STATED EXERCISE
Pull out every line in the listing below that contains the string "camera". The match is case-sensitive.

DATA ROWS

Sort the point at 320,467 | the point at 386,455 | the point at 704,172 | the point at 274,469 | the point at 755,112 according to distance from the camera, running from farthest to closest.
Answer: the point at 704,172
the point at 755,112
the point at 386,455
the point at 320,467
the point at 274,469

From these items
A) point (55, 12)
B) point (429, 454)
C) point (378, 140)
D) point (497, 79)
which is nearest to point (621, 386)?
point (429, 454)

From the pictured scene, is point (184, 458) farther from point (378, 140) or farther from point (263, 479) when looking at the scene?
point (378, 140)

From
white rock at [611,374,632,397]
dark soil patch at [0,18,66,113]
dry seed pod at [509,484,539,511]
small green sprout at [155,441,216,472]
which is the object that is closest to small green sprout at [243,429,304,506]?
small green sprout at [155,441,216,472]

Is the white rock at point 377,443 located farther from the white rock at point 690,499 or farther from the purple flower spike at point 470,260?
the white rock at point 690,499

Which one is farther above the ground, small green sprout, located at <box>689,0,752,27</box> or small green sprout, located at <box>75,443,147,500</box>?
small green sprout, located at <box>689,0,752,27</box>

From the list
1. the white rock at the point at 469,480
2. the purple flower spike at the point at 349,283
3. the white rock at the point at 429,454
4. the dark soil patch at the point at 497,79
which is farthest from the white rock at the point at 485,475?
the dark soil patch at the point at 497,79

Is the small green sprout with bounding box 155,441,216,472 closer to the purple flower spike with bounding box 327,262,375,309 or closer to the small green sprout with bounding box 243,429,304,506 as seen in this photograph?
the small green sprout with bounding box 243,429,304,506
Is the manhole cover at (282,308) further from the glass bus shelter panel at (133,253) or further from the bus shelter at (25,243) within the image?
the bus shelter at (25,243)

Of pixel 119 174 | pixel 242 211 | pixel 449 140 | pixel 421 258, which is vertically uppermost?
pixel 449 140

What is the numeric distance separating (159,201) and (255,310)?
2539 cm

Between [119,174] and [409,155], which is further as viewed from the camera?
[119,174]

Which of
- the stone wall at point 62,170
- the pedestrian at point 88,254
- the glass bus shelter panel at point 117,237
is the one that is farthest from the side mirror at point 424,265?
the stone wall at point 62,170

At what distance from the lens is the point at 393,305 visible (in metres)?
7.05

* * *

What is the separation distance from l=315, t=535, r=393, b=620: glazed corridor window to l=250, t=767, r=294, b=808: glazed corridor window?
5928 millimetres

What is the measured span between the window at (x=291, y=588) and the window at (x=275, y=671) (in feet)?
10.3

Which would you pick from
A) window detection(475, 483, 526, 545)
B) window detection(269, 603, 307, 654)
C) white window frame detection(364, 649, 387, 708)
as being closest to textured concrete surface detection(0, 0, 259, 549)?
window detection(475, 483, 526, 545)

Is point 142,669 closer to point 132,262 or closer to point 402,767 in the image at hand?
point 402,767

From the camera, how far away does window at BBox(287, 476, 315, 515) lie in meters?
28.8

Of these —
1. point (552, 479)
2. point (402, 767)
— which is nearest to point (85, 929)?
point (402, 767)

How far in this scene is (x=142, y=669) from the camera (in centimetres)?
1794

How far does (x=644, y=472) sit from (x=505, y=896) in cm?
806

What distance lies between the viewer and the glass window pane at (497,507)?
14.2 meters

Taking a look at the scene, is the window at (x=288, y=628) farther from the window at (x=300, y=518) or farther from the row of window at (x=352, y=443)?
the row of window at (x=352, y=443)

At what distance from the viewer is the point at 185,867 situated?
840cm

COMPLETED EXERCISE
Sort the point at 320,467 | the point at 386,455 | the point at 704,172 | the point at 274,469 | the point at 755,112 according to distance from the camera, running from farthest to closest.
Between [119,174] and [409,155], which is further as viewed from the camera?
From the camera, how far away does window at BBox(287, 476, 315, 515) lie in meters?
How far in this scene is (x=142, y=669) from the camera (in centimetres)?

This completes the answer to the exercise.